そして話しながらも、パクリとチョコケーキを1口頬張る。...めちゃうまい...
「どこをどー見てもばばあだろ」
湊はげんなりした顔でそう言った。そんな湊の顔が珍しかったため那智は目の奥にその表情を焼けつけながらケーキを食べ続けた。
「湊はケーキ食べないのか?」
すでに2個目を食べ終わり、残りの1個と湊の顔を交互に見合った。
「お前食べろよ。俺は別にいいから」
「え、まじ?やたっ!」
湊の了承を得るやいなや俺は残った1個に手を伸ばし、一口一口を楽しみながら食べ始める。
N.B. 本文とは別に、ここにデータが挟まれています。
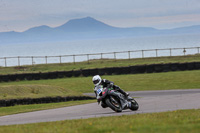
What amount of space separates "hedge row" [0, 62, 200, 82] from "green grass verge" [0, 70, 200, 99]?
3.30 ft

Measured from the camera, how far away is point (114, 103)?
49.9 ft

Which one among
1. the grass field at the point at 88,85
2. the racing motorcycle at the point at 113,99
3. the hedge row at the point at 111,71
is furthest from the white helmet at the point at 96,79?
the hedge row at the point at 111,71

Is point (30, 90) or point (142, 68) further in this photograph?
point (142, 68)

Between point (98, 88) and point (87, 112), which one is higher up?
point (98, 88)

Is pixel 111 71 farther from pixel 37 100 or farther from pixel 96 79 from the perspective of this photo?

甘い生クリームが口の中いっぱいに広がり、幸せで心が弾む。
「本当甘党なんだなぁ、」
「おう!甘いのは大好物だ!」
そう言えば、湊は半ば感心した様子でこちらを見てきた。
もう甘いものがない人生なんてありえない。そう断言できるほど那智は男としては少数派の甘党だ。
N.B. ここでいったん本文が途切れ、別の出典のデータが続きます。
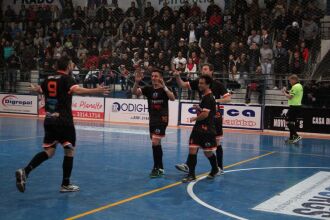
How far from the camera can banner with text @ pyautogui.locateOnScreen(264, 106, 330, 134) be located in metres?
17.5

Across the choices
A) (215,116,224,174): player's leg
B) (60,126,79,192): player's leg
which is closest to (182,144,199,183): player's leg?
(215,116,224,174): player's leg

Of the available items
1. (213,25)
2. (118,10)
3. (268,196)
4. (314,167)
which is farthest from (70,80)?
(118,10)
「お前、幸せそうな顔で食うよな。そんな姿他の奴が見たらそれこそイチコロだな」
「は?何それ、お世辞?」
「そんなんじゃねぇよ」
湊は机の上に肘をつき、顔をのせると俺の方をじーっと覗くようにして見てくる。
その時、頬が赤く染まるのを感じた。
顔が熱くなっていく...絶対今の俺の顔赤くなってるな。やばいやばいっ、
そんな顔を見られたくなくて最後の一口を口に入れるとそのまま湊とは反対の方向を向いた。
「ケーキごち」
一応礼は言っておかなくては、と思いボソリとそう言う。
「...照れてんのか?」
「っ!?」
すると急に湊はそう呟く。そして無理やり俺の顔を自分の方に向かせてきた。
「顔赤いし」
湊は口角を上げ、目を細めて笑んできた。その時の湊の顔が妙に自分の中のツボに入り、那智の顔は余計に赤くなる。
「ち、違ぇし!ケーキ食べて興奮しただけだ!!」
「何だよそれ」
はははっ、と湊は声を出して笑った。
どれほど苦しい言い訳なのかは自分でも分かっているつもりだったが、実際にそこまで笑われると段々と恥ずかしくなってくる。
「笑うなバカ!」
「ケーキで興奮なぁ...」
那智が止めても湊はなおも笑い続けた。
もうどうすることもできなくなりしょうがないとこの場を諦め、他に何か話を振ろうとあたりを見回した。
だがしかし、ネタを探すためにあたりを見回すも、考えつくのは改めて湊の部屋はきれいだな、と感嘆する思いだけ。